Dataset entries:

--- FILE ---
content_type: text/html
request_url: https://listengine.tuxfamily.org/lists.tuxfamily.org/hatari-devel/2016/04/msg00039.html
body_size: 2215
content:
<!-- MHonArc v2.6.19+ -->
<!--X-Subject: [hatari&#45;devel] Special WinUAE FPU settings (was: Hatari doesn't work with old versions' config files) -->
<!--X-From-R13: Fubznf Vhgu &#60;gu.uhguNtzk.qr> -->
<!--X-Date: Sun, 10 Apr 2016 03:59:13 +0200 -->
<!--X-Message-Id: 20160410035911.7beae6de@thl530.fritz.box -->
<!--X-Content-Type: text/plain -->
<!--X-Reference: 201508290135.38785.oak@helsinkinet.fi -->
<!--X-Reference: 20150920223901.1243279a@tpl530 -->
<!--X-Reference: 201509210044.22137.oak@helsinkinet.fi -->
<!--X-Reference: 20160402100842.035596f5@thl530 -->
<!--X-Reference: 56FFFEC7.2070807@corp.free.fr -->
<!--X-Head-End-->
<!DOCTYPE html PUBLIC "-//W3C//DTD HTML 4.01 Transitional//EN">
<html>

● Description of the task: Each line from the one holding "<!--X-Head-End-->" down to the end of the records above is to be repeated exactly; no other line belongs in the reply.

● Result of the task:
<!--X-Head-End-->
<!DOCTYPE html PUBLIC "-//W3C//DTD HTML 4.01 Transitional//EN">
<html>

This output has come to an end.